All beat the OP's fixed mortgage rate - and this is before the expected steep interest rises in August and September.

lot123 · 31/07/2022 20:31

Putting relative returns aside, not paying your mortgage off also gives you flexibility. If you pay off your mortgage, that money is tied up until you sell your house.

Callisto1 · 01/08/2022 10:21

How much money are you talking about? If it's £3-5000 a year then you won't make a huge return in a savings account over the 2 years that you have.

As a crude example, say you find a savings account with a 3% and put in 5k a year. After 2 years, considering the 1.5% mortgage you will be around £225 better off with the savings account. In reality less since you won't get the full year interest on the money if you pay it in over the year.

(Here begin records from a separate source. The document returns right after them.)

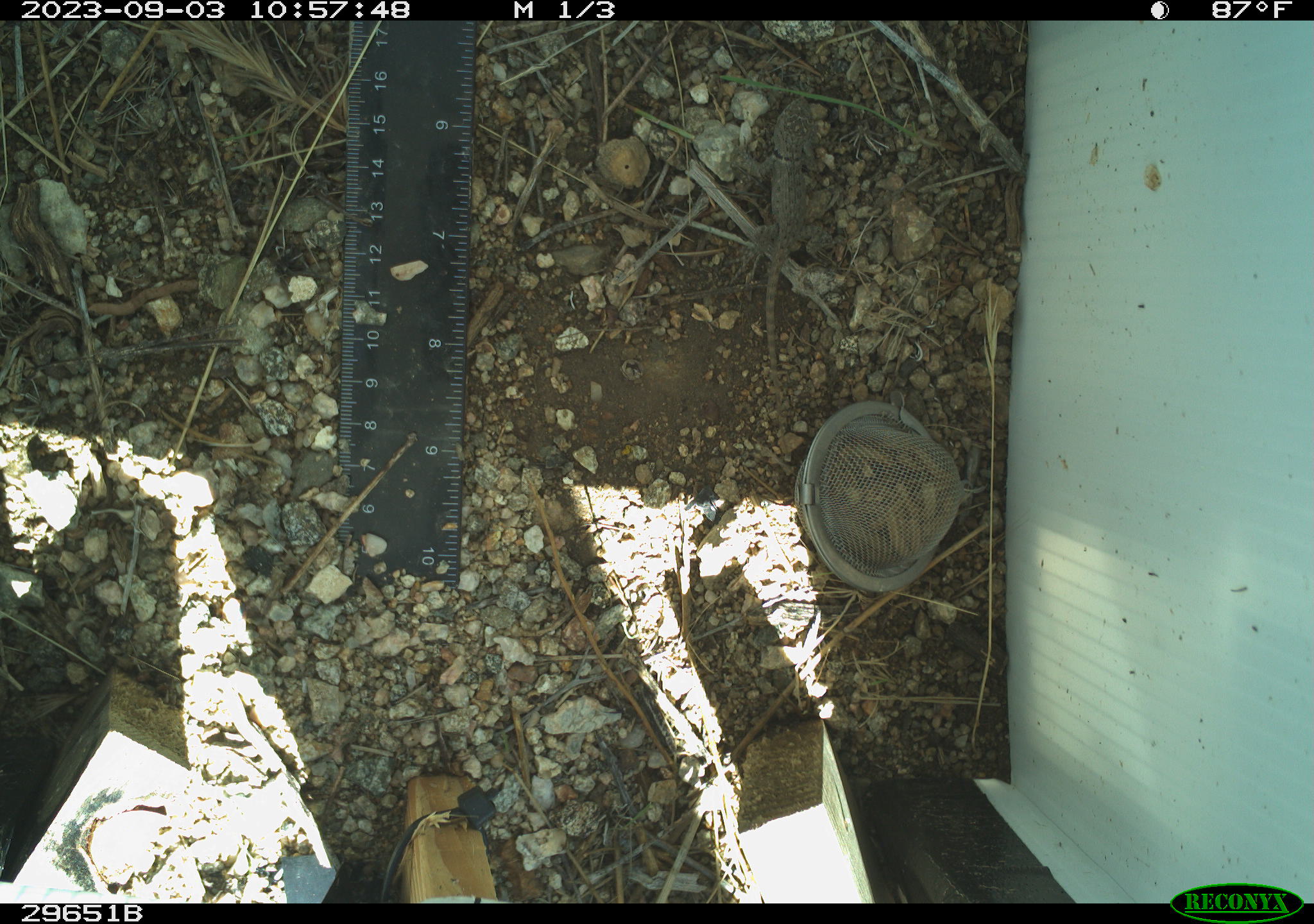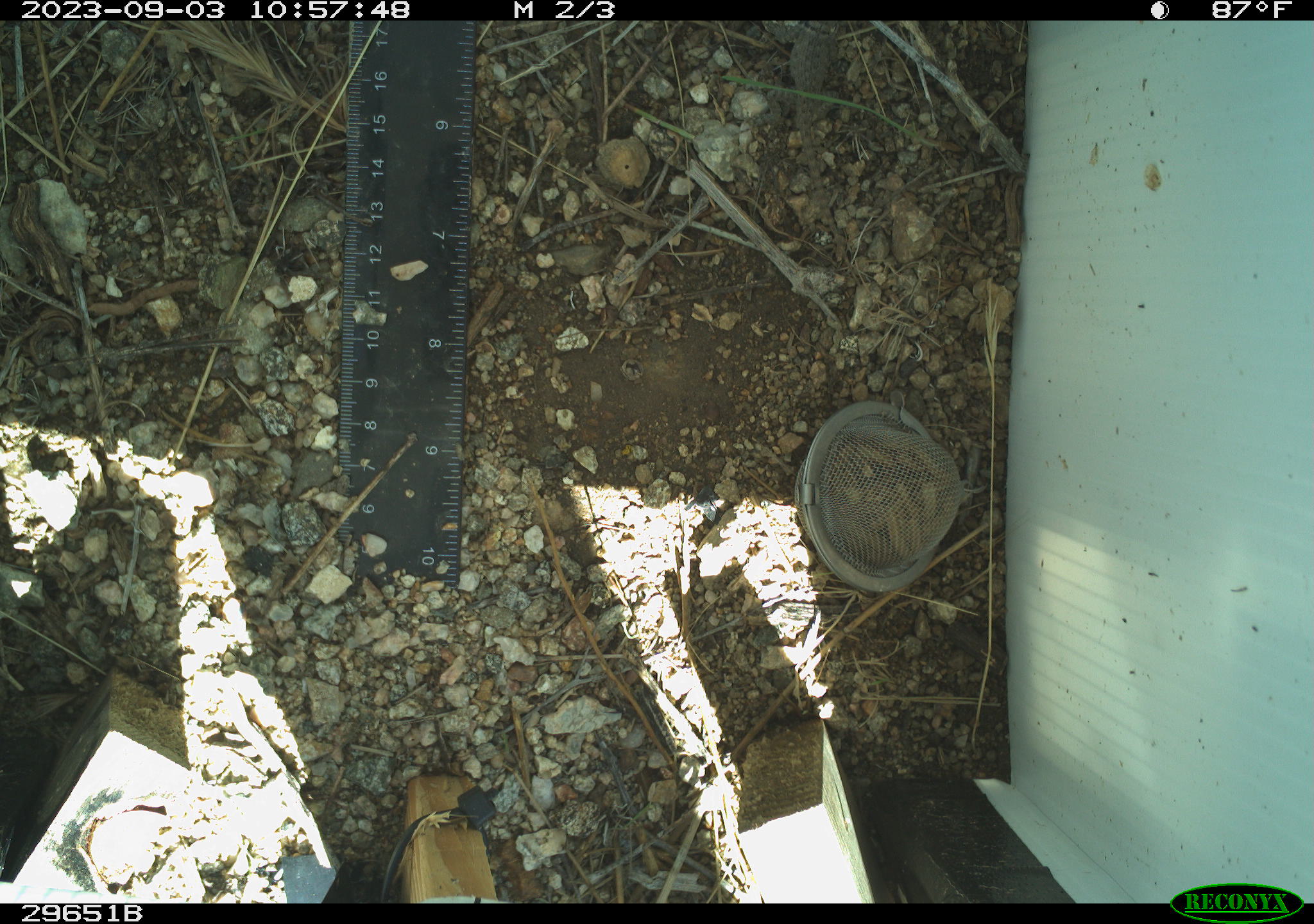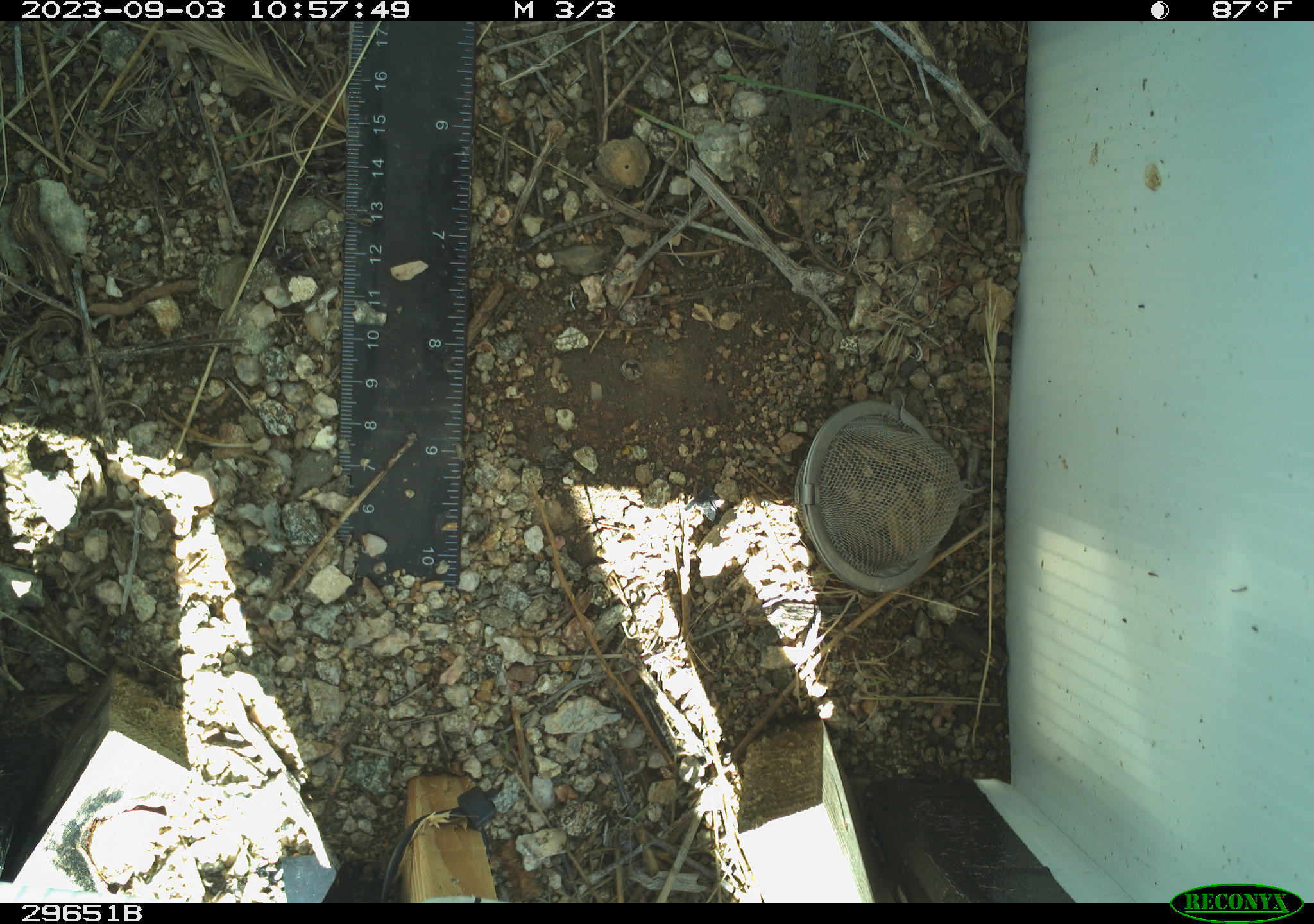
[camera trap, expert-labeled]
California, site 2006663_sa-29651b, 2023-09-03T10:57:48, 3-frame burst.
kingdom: Animalia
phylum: Chordata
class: Reptilia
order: Squamata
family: Phrynosomatidae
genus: Sceloporus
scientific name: Sceloporus uniformis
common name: yellow-backed spiny lizard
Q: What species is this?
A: Yellow-backed spiny lizard (Sceloporus uniformis).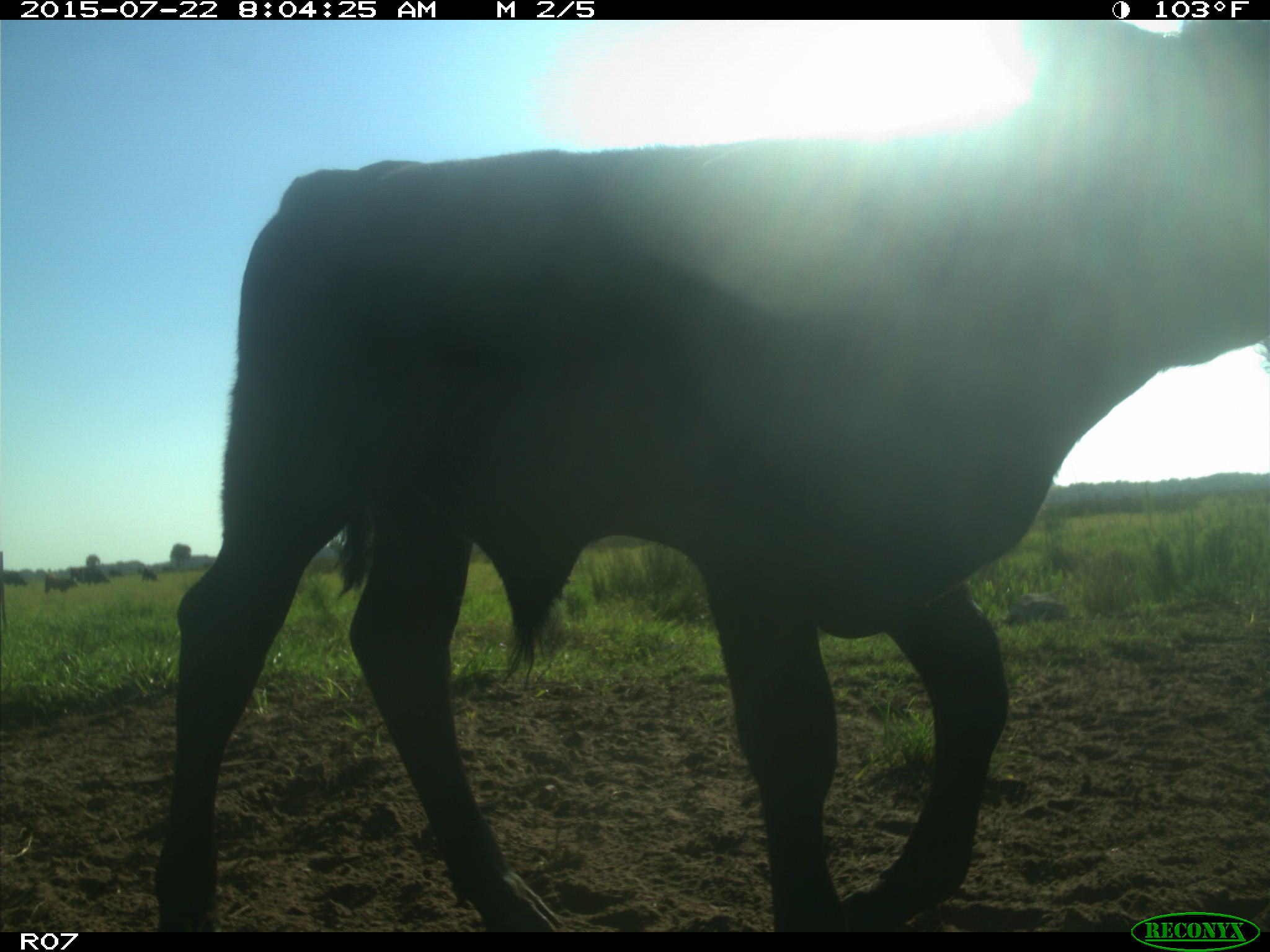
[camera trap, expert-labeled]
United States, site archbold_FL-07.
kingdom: Animalia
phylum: Chordata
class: Mammalia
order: Artiodactyla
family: Bovidae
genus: Bos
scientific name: Bos taurus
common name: domestic cow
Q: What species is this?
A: Bos taurus (domestic cow).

Either way not a huge gain.

So think more about what flexibility you want rather than the financial gains.

Bunnycat101 · 01/08/2022 10:33

I would do C but would invest rather than save. We’ve had this debate a lot in our house and I’ve come round to the view of investing over overpaying but that only works if your disciplined and don’t dip in. The pro for me was increased flexibility so if there was a period where things were financially harder, once they moneys in the mortgage it could be sunk but if it’s separate you’ve got more flexibility re how to use it. If rates are high when you get to the end of the fix you could then add in a lump sum.

MyDarlingClementine · 01/08/2022 11:20

Wow sorry to cut in but 099 interest on mortgage! Who is everyone doing it with??

lot123 · 01/08/2022 13:40

MyDarlingClementine · 01/08/2022 11:20

Wow sorry to cut in but 099 interest on mortgage! Who is everyone doing it with??

Nationwide, but at the end of last year before rates headed up.

GOODCAT · 01/08/2022 13:46

Definitely don't overpay and instead save. My interest rate is similar but with interest rates heading upwards it makes more sense to save than overpay. It makes even more sense to invest if you are able to afford higher interest rates in future and add to your pensions. Usually a bit of both is sensible.